Without even scratching the surface we can see how there may be conflicting systems. However in this sea of differing paradigms of thought there emerges one very popular theory; thought cannot be divorced from emotion.
A classic example of this being Deitrich Doerner’s Psi model. Psi is an emotional motivation model that explains behavior through social, cognitive or physical demands (or ‘urges’). It was later adopted by Joscha Bach in his Micro Psi model of A.I. Although a strong explanation of behavior it presented fundamental differences to the Open Cog Prime framework. Which explains behavior through a model of action, outcome, memory and reinforcement. Through adopting pieces of Bach’s Micro Psi model which deal with emotion as a motivational factor along the pathway towards decisions and later action Goertzel was able to bolster both Open Cog and Micro Psi into a more Dynamic and comprehensive model aptly named Open Psi which incorporates more potential than either did separately.
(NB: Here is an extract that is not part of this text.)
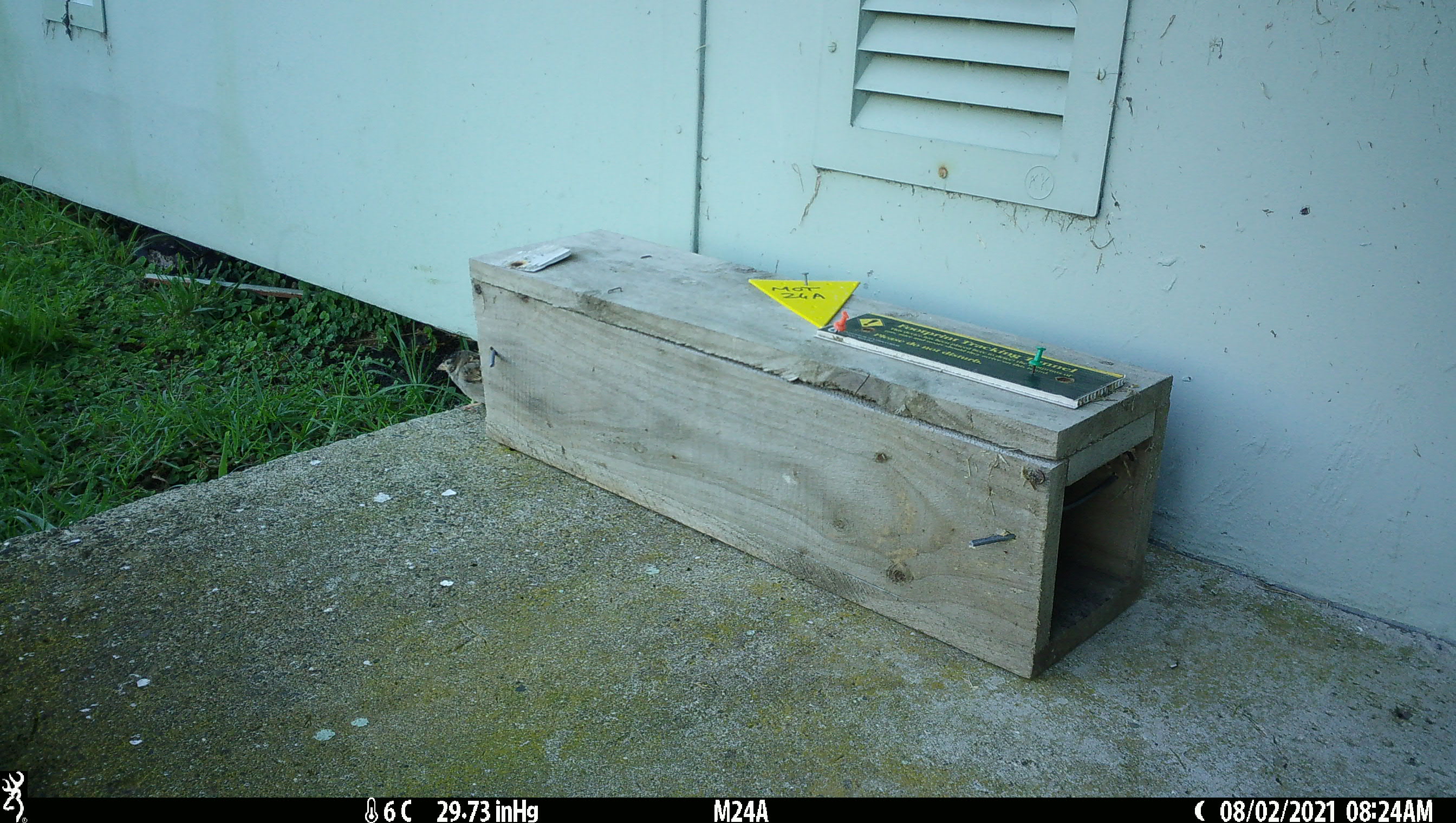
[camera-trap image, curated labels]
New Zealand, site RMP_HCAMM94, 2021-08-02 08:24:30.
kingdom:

This is a dramatically brief example of these two concepts however, it does stress how an open source framework can be useful in including many differing theories under one construct. As we continue to explore and develop our understanding of ourselves a malleable framework which can incorporate the change in this formless science may not only be efficient but vital to achieving an A.G.I. which helps, rather than exploits. As Goertzel put it, “It's not a matter of if it's going to happen, it’s a matter of what its going to look like."